Neuroendocrine (NE) tumors include a diverse spectrum of hormone-secreting neoplasms that arise from the endocrine and nervous systems. Current chemo- and radio-therapies have marginal curative benefits. The goal of this study was to develop an innovative antibody-drug conjugate (ADC) to effectively treat NE tumors (NETs). First, we confirmed that somatostatin receptor 2 (SSTR2) is an ideal cancer cell surface target by analyzing 38 patient-derived NET tissues, 33 normal organs, and three NET cell lines. Then, we developed a new monoclonal antibody (mAb, IgG1, and kappa) to target two extracellular domains of SSTR2, which showed strong and specific surface binding to NETs. The ADC was constructed by conjugating the anti-SSTR2 mAb and antimitotic monomethyl auristatin E. In vitro evaluations indicated that the ADC can effectively bind, internalize, release payload, and kill NET cells.

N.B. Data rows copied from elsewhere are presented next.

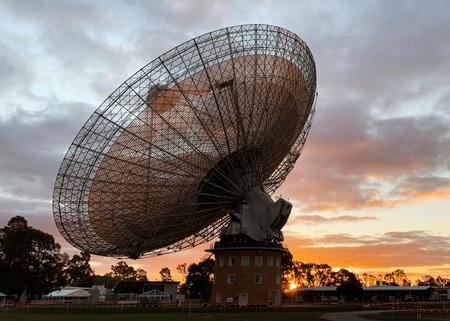 The radio telescope at the Parkes Observatory is pictured at sunset near the town of Parkes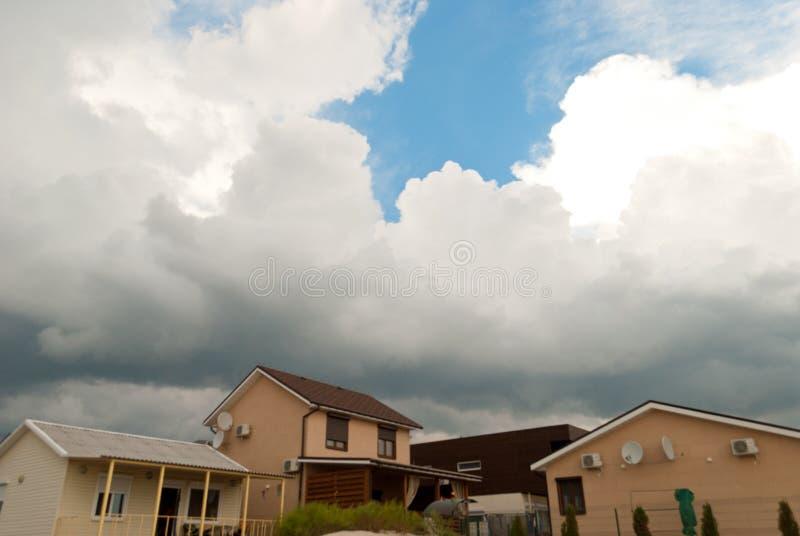 Grandi nuvole bianche contro il cielo blu blu al fondo della casa con bello giorno di estate del paesaggio dei differenti tetti p fotografia stock libera da diritti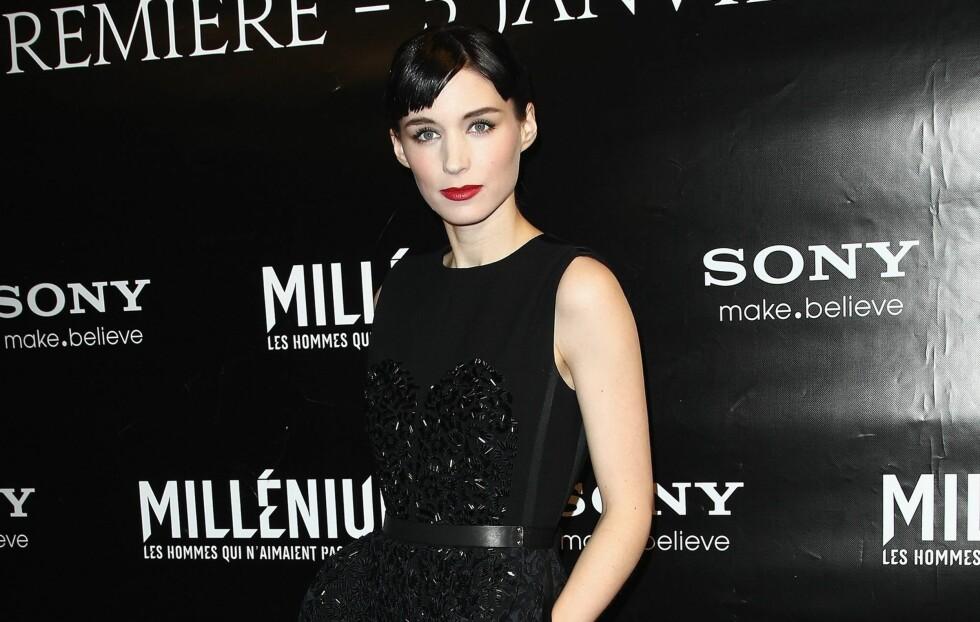 MOTESNAKKIS: På premieren i Paris, iført en kort, sort 60-tallskjole med blomsterdetajer og strass. De røde leppene og sorte sandalene er med på å gjøre antrekket enkelt, men elegant.  Foto: All Over Press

Finally, the ADC was evaluated in vivo using a NET xenograft mouse model to assess cancer-specific targeting, tolerated dosage, pharmacokinetics, and antitumor efficacy. The anti-SSTR2 ADC exclusively targeted and killed NET cells with minimal toxicity and high stability in vivo. This study demonstrates that the anti-SSTR2 ADC has a high-therapeutic potential for NET therapy.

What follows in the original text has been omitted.